You can't vet an online retailer that isn't even in your state, they can have the nicest website and their fish keeping is tick poor.
You absolutely can vet online retailers, whether of fish or anything else. You ask people who have purchased from them and get some rough statistics on how many bad experiences there are out there. You look into their business model in general -- low price leader or aiming for high quality? Run by anonymous people who don't care, or by someone in the hobby who you've seen and even talked to here and other online venues? And so on.
I think your missing the point (or own a lack luster shop)
I don't own an LFS, and I'm not missing the point -- I'm tracking changes I've seen over decades. Over the last 30 years I've been in it, the hobby has changed, a lot. The decline of local independent shops is nothing new, and is the entirely unexpected effect of a massive market shift that started with Dr Foster and Smith in the mid 1980s (remember the mailed catalogues?), and to some extent the crown prince of the race to the bottom, PetSmart. There's really no way local shops with all the financial outlay that entails can compete with the market that now gives me access to every single online retailer. A local shop is competing with scores of online vendors that don't have to have a nice storefront with customer restrooms and clean floors and displays of every food and additive anyone could want and employees that not only know their stuff but have some minimal customer service skills and open seven days a week. A local shop isn't competing with all the other local shops, it is competing with every online retailer in the US. And all those ship right to my door, for like $30, and I can shop at home with a beverage in hand at midnight.

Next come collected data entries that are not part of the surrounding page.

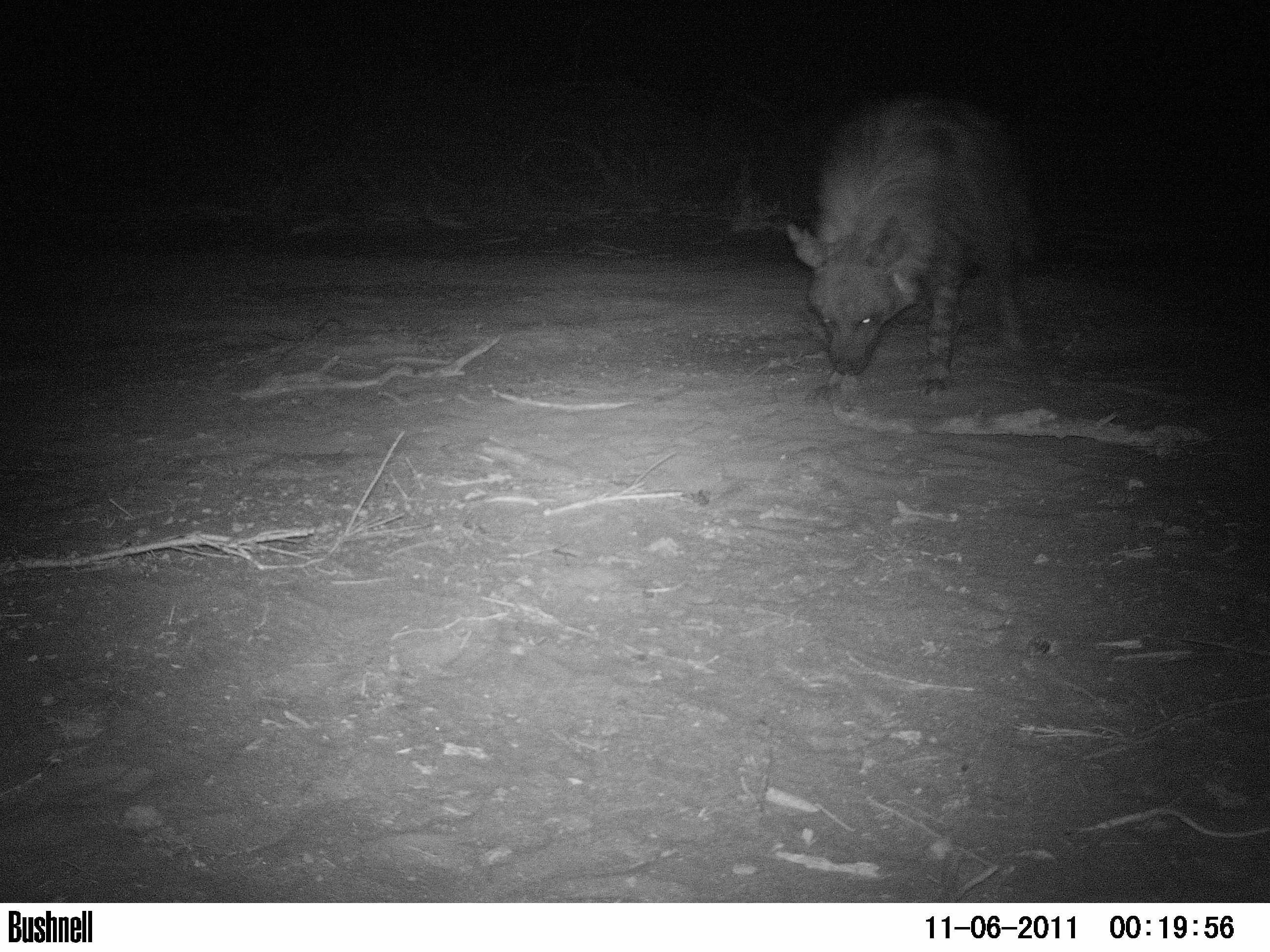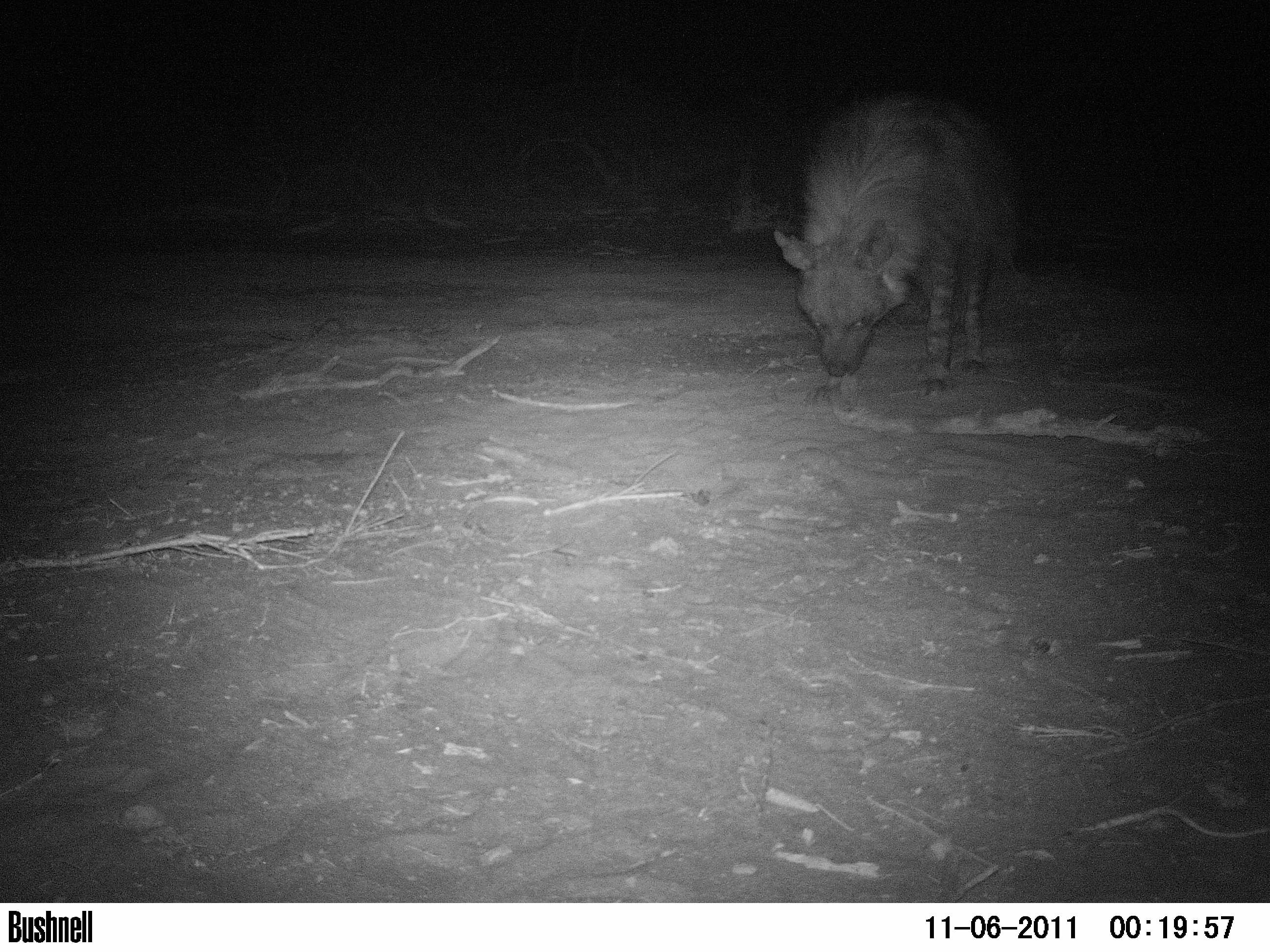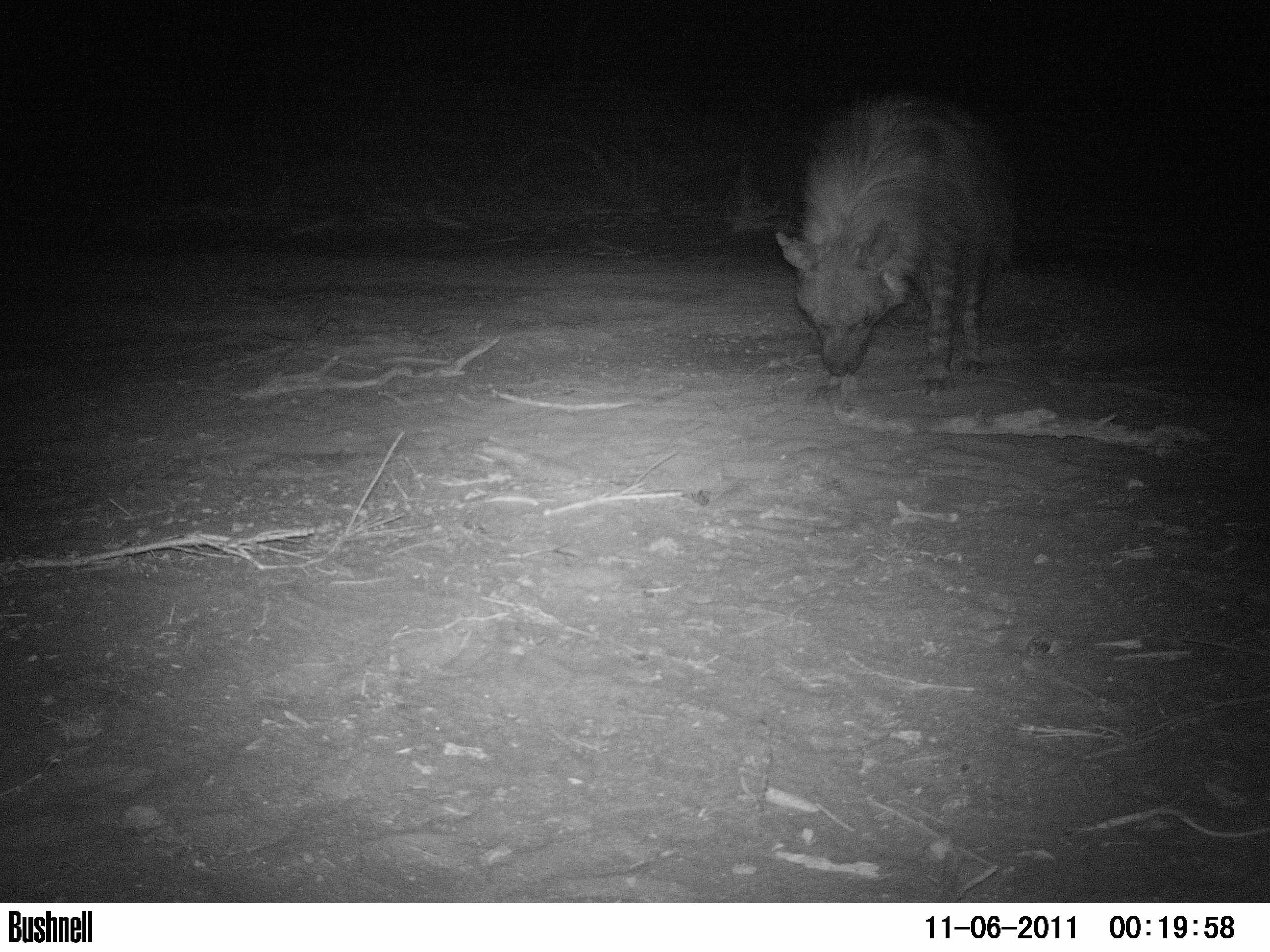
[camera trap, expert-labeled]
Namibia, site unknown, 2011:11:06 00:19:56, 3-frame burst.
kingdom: Animalia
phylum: Chordata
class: Mammalia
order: Carnivora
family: Hyaenidae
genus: Parahyaena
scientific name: Parahyaena brunnea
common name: brown hyena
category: hyaena brunnea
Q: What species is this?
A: Hyaena brunnea (brown hyena) (Parahyaena brunnea).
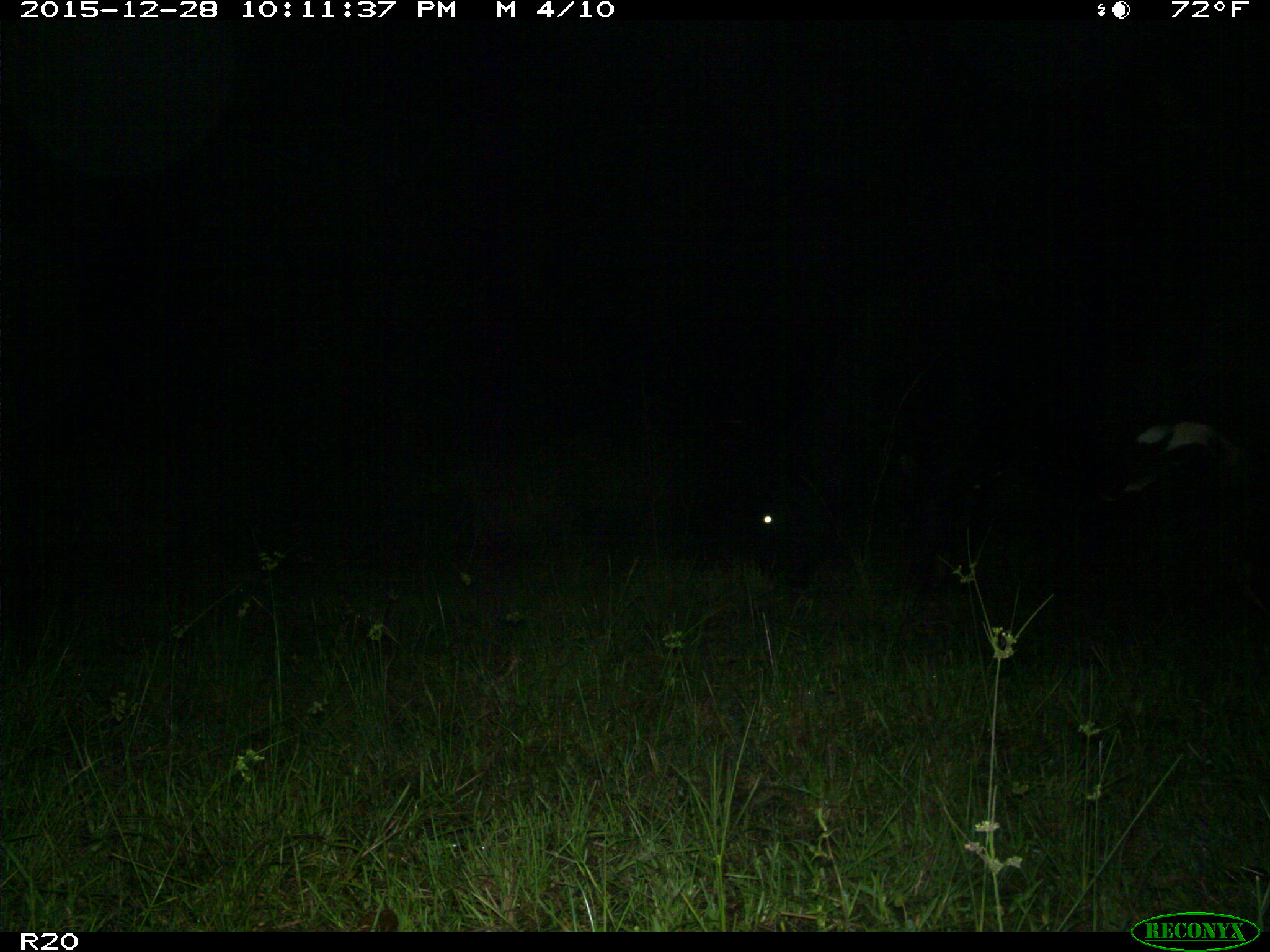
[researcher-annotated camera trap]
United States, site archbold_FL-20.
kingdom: Animalia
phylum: Chordata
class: Mammalia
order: Artiodactyla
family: Bovidae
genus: Bos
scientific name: Bos taurus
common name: domestic cow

A person might as well suggest that the reason that almost all the malls went under is because they had "poor ownership". That shift (away from brick and mortar local clothing, accessories and electronics shops) was the effect of online retailers. Was Blockbuster poorly run, or did Netflix figure out online video distribution? Did local newspapers all suck, or did online news distribution simply push them out? Were the incredible multitude of various mom and pop stores all poorly run, or did Walmart and then
Amazon beat them into submission? Why were all these poorly run stores doing just fine until the technology was mature enough for the online shopping revolution? That those two things are just a concidence would be unbelievable on the order of 'must have been space aliens'.
The sorts of shops you're likely thinking of have been tried. Saltwater Empire in Minneapolis was like this; they lasted, what, five years before it just wasn't worth the effort. There were a couple in Chicago that I don't recall the names of, same deal. They were absolutely not poorly run shops. There just isn't the right market structure to make doing it right a reliably profitable venture.